:: Fragmento proporcionado

La singularidad del otro, en este caso “los vietnamitas” será vivida como abrumadora, es decir, amenazante en sí misma.  Podría considerar que la diferencia de idiomas hiciera explicable esta sensación, pero habia algo en el comportamiento de ellos que le abrumaba: su exotismo, la falta de ironía, la increíble capacidad de abnegación y su pasmosa y permanente serenidad con su cortesía exagerada y su credulidad insulsa (p.101) por lo que se instaló en una suspicacia infundida por un sentimiento de culpa basado en el descubrimiento de que aquellos otros eran menos complejos que él, más sencillos… 


A pesar de que ese sentimiento fue cambiando, lo hizo no revelándole la complejidad de los vietnamitas, sino constatando que en él mismo se estaba produciendo una disminución de su propia complejidad, lo que él reconoce como “una mutilación de su personalidad”, ofreciéndole un último refugio seguro en la adhesión incondicional a sus superiores, verdadero anestésico  que le conducía a un estado de felicidad que, no por proceder de la abyección, era menos real.


“… porque en aquel momento descubrió en carne propia que la libertad es más rica que la esclavitud, pero también mucho más dolorosa, y que por lo menos allí, en Vietnam, lo que menos deseaba era sufrir.” (p. 102)


Tenemos aquí pues el destino de quien, luego de una rabieta contra el padre, terminó encontrando una versión más ominosa de este, en un país lejano y dispuesto a hacer pagar cara la decisión de invadirlo.  No solamente encontrándola sino identificándose con ella aun a costa de renunciar a todo lo que había podido conseguir durante sus estudios de Filosofía y Literatura, su pertenencia al movimiento pacifista, su enamoramiento primero y su opción por una vida sin compromisos.

::::

-- Instrucciones de trabajo --
**1)** Responde estas preguntas a partir del fragmento:
(a) ¿Qué rasgos de los vietnamitas le abrumaban?
(b) ¿Con qué palabras reconoce él la disminución de su propia complejidad?
(c) ¿Qué estudios había cursado?
**2)** Pasa al inglés esta oración del fragmento: "Tenemos aquí pues el destino de quien, luego de una rabieta contra el padre, terminó encontrando una versión más ominosa de este, en un país lejano y dispuesto a hacer pagar cara la decisión de invadirlo."
**3)** Resume el fragmento en tres oraciones.

:: Lista de registros

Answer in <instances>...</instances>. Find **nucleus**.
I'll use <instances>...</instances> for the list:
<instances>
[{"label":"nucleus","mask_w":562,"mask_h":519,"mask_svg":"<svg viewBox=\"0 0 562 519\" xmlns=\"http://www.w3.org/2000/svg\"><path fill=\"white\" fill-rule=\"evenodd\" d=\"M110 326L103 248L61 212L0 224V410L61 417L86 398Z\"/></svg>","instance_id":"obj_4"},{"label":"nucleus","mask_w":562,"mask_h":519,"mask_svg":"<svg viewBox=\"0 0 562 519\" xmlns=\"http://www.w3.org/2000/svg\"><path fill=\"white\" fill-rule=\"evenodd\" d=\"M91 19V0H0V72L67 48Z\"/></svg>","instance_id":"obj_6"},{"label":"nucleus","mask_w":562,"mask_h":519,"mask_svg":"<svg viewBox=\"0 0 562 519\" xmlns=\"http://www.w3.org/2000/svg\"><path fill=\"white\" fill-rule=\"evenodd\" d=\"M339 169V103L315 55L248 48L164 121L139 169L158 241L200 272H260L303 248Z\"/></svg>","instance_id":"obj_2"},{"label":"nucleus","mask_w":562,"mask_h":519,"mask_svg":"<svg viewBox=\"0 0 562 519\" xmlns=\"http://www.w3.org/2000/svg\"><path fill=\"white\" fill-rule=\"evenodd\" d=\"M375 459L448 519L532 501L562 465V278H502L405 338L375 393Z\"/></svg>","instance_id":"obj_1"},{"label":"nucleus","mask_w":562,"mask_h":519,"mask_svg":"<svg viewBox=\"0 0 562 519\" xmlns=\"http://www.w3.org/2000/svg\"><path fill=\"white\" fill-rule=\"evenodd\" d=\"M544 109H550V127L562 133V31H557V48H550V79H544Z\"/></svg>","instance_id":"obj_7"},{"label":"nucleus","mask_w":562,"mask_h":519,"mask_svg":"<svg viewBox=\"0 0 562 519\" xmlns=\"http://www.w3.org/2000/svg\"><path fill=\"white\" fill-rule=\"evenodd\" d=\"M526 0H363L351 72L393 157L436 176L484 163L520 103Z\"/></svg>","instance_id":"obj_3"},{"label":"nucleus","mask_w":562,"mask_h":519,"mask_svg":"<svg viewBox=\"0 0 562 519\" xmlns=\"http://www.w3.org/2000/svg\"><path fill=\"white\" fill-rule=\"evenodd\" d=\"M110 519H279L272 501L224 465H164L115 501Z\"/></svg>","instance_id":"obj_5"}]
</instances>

::::

-- Respuestas --
**1)**
(a) Su exotismo, la falta de ironía, la increíble capacidad de abnegación y su pasmosa y permanente serenidad, con su cortesía exagerada y su credulidad insulsa.
(b) Como "una mutilación de su personalidad".
(c) Filosofía y Literatura.

**2)** Here, then, we have the fate of someone who, after a tantrum against the father, ended up finding a more ominous version of him in a faraway country ready to make the decision to invade it cost dearly.

**3)** Los vietnamitas le resultaban abrumadores por su exotismo, su serenidad y su cortesía exagerada, y eso lo llevó a una suspicacia nacida de un sentimiento de culpa. Ese sentimiento cambió porque su propia complejidad fue disminuyendo, y halló refugio en la adhesión incondicional a sus superiores. Así, tras una rabieta contra el padre, acabó identificándose con una versión más ominosa de este en un país lejano, a costa de renunciar a todo lo que había conseguido.